- [WHAT IS ASKED]:
• 1. Using the article on The Pentagon Wars, answer the following:
(a) Who directed the film?
(b) The film describes the development of which vehicle?
(c) To whom does Burton report?
• 2. Reproduce word for word the passage of the article on The Pentagon Wars starting with "Tagline: They aimed" and going on through "overseeing the Bradley.".

- [TEXT SECTION]:
_ _ _ _ _ _ _

The Pentagon Wars
|This article relies on references to primary sources. (August 2010)|
|The Pentagon Wars|
|Directed by||Richard Benjamin|
|Produced by||Howard Meltzer|
|Screenplay by||Jamie Malanowski
and Martyn Burke
|Based on||The Pentagon Wars
by Col. James G. Burton
John C. McGinley
|Music by||Joseph Vitarelli|
|Editing by||Jacqueline Cambas|
|Running time||1 hr. 43 min.|
The Pentagon Wars is a 1998 HBO film, directed by Richard Benjamin, based on a book of the same name (The Pentagon Wars: Reformers Challenge the Old Guard) by Colonel James G. Burton, USAF (retired). Starring Kelsey Grammer, Cary Elwes and Richard Schiff, the film is a dark comedy describing the development of the M2 Bradley fighting vehicle.
Tagline: They aimed to build the ultimate fighting machine. They missed.
In its latest effort to curtail excessive spending by The Pentagon, Congress appoints an outsider, USAF Lieutenant Colonel James Burton (Elwes) to observe the testing of several new weapons in development, including the Bradley. Burton reports to General Partridge, who is overseeing the Bradley.

_ _ _ _ _ _ _

Rows of spatial question data:
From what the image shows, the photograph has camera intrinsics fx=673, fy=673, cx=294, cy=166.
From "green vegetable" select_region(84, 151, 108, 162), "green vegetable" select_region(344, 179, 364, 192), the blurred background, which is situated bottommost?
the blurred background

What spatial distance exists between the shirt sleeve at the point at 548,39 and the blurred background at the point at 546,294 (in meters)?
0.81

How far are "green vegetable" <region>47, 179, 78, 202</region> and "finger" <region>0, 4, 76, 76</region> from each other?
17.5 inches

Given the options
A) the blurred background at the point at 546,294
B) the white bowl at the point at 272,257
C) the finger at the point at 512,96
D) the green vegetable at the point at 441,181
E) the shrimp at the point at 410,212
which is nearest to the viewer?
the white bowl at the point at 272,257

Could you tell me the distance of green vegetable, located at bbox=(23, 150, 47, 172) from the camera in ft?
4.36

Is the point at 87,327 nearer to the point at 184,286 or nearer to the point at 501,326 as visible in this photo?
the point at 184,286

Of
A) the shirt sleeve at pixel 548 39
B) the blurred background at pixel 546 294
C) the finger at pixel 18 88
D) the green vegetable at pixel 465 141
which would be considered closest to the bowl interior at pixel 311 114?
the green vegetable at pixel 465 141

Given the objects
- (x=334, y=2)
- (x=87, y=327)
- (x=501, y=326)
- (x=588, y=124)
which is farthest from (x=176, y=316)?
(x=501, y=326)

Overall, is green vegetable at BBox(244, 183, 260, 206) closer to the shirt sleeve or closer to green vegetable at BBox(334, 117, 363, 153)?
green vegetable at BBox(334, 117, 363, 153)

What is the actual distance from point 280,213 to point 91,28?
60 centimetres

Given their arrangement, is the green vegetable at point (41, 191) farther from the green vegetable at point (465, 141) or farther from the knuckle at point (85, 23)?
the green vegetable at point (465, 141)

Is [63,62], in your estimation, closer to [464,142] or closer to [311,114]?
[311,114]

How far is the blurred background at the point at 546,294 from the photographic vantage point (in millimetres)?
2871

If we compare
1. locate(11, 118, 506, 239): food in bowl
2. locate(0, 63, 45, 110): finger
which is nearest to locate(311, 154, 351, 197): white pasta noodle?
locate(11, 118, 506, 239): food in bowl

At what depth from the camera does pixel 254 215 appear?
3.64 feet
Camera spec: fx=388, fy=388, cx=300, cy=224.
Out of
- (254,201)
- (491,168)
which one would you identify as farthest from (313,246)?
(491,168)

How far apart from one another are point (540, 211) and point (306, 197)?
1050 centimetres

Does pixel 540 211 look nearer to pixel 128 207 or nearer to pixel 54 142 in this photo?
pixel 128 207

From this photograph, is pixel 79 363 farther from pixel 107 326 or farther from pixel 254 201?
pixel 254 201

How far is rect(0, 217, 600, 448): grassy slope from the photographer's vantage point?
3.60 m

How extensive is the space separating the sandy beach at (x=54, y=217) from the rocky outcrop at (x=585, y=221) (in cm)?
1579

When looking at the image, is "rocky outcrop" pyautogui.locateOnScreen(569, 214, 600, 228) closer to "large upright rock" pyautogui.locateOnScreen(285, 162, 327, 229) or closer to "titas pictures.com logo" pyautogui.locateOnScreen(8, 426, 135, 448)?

_ _ _ _ _ _ _

- [SOLUTIONS]:
• 1.
(a) Richard Benjamin
(b) The M2 Bradley fighting vehicle
(c) General Partridge

• 2.
Tagline: They aimed to build the ultimate fighting machine. They missed.
In its latest effort to curtail excessive spending by The Pentagon, Congress appoints an outsider, USAF Lieutenant Colonel James Burton (Elwes) to observe the testing of several new weapons in development, including the Bradley. Burton reports to General Partridge, who is overseeing the Bradley.